[Start of section]

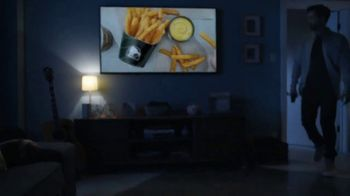 Taco Bell $5 Nacho Fries Box TV Spot, 'Delicious Bonus' Feat. Josh Duhamel - Thumbnail 4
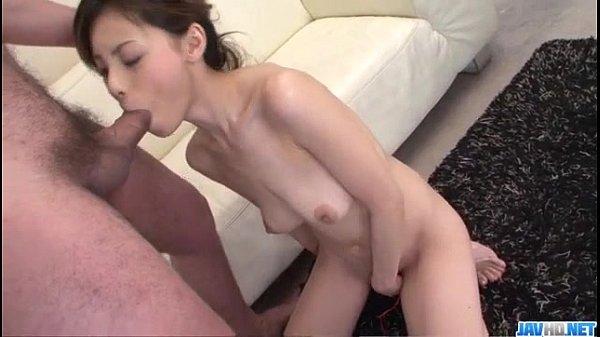美女がカメラ目線で玉をさすり、肉棒をしごきながらの玉舐めからのフェラチオ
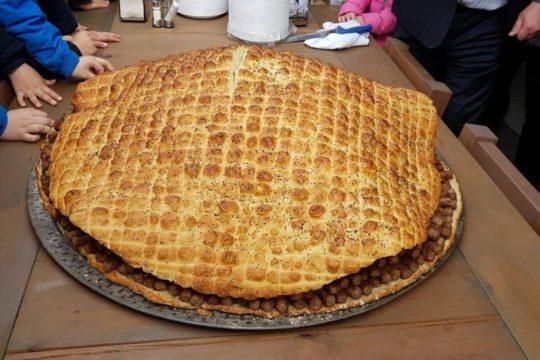U Travniku napravljena najveća porcija ćevapa ikada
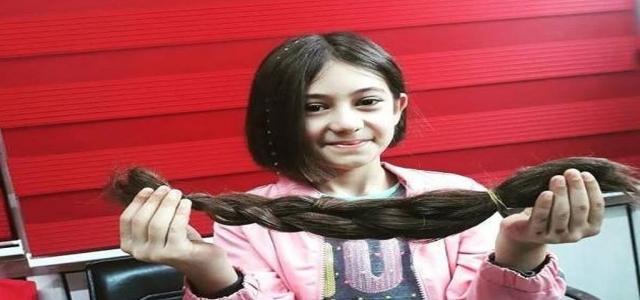 Saçlarını Kanser Hastalarına Bağışladı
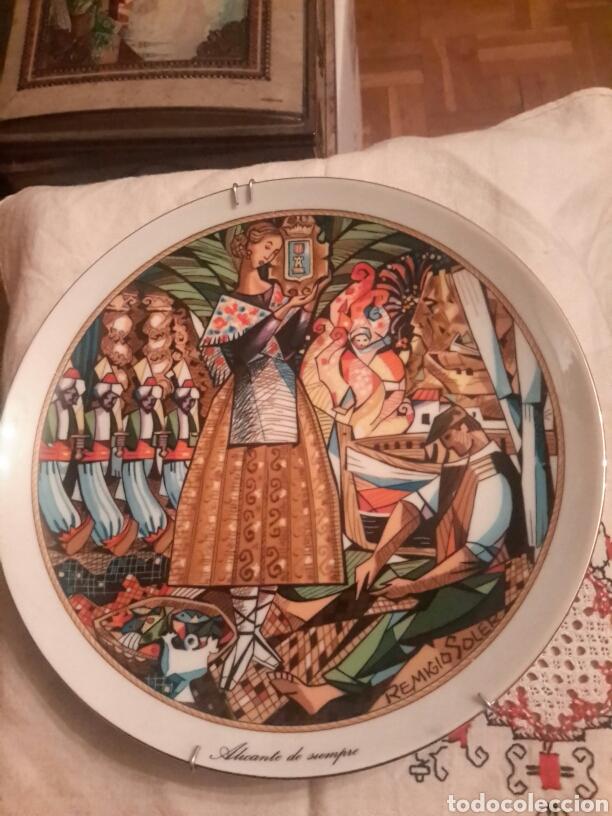ANTIGUO PLATO DE ALICANTE DE PORCELANA SANTA CLARA FIRMADO POR REMIGIO SOLER (Antigüedades - Porcelanas y Cerámicas - Santa Clara)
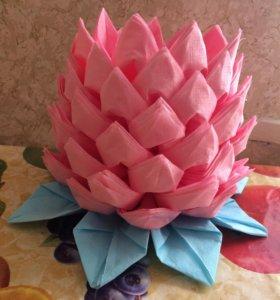 Цветок из салфеток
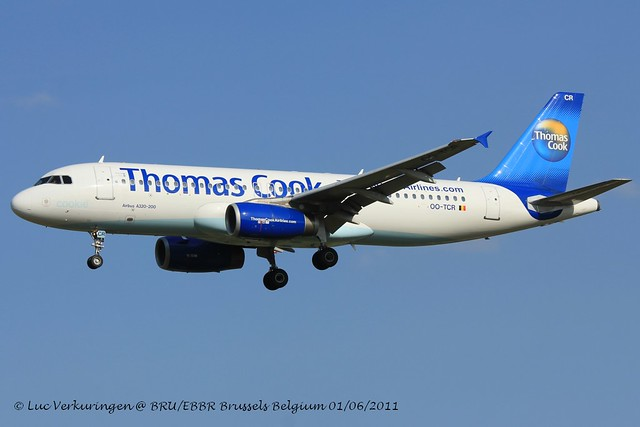 OO-TCR_A320_Thomas Cook_-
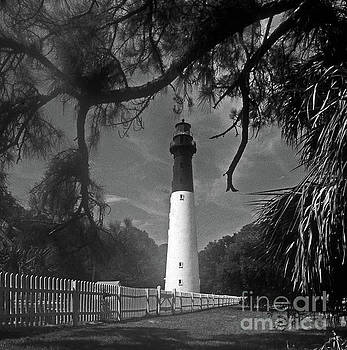 Skip Willits - HUNTING ISLAND LIGHTHOUSE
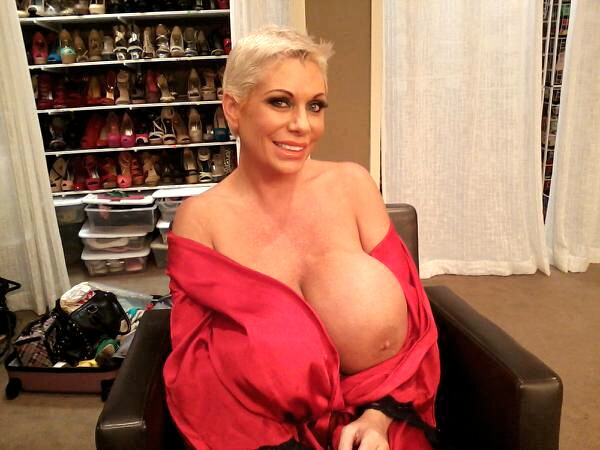 Score doing a shoot with huge boobs Claudia Marie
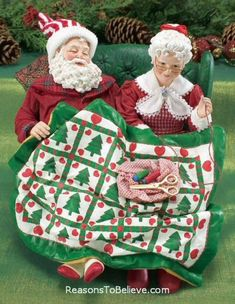 Sew Sleepy Mr and mrs claus Father Christmas, Santa Christmas, Christmas Carol, Santa Figurines, Christmas Figurines, Vintage Christmas Images, Christmas Pictures, Santa Claus Figure, Santa Decorations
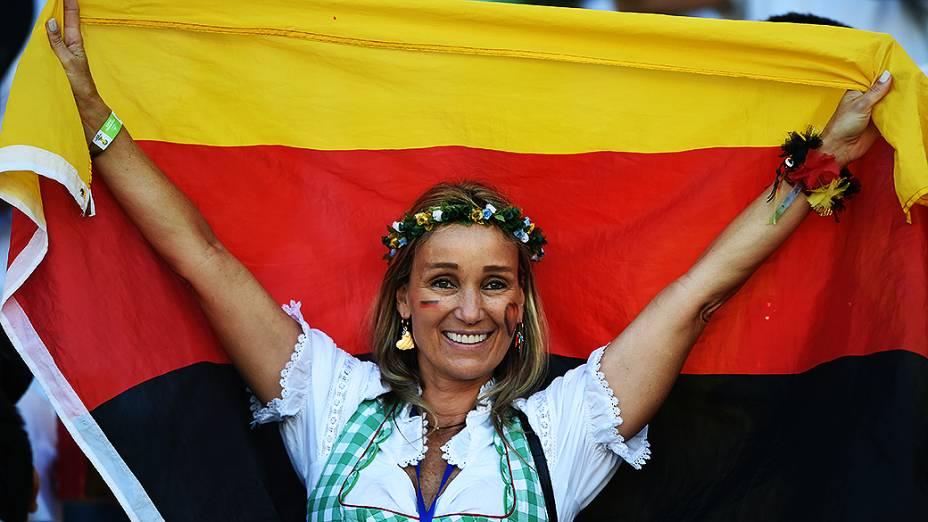 Torcedores da Alemanha comemoram o título da Copa do Mundo no Maracanã, no Rio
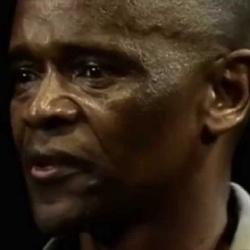Winston Ntshona - Acteur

[End of section]

Task: Make an exact copy of the lines from the one holding "Torcedores da Alemanha" through the end of the material, both ends included, and keep the pictures out of it.

Solution to this problem:
 Torcedores da Alemanha comemoram o título da Copa do Mundo no Maracanã, no Rio
Winston Ntshona - Acteur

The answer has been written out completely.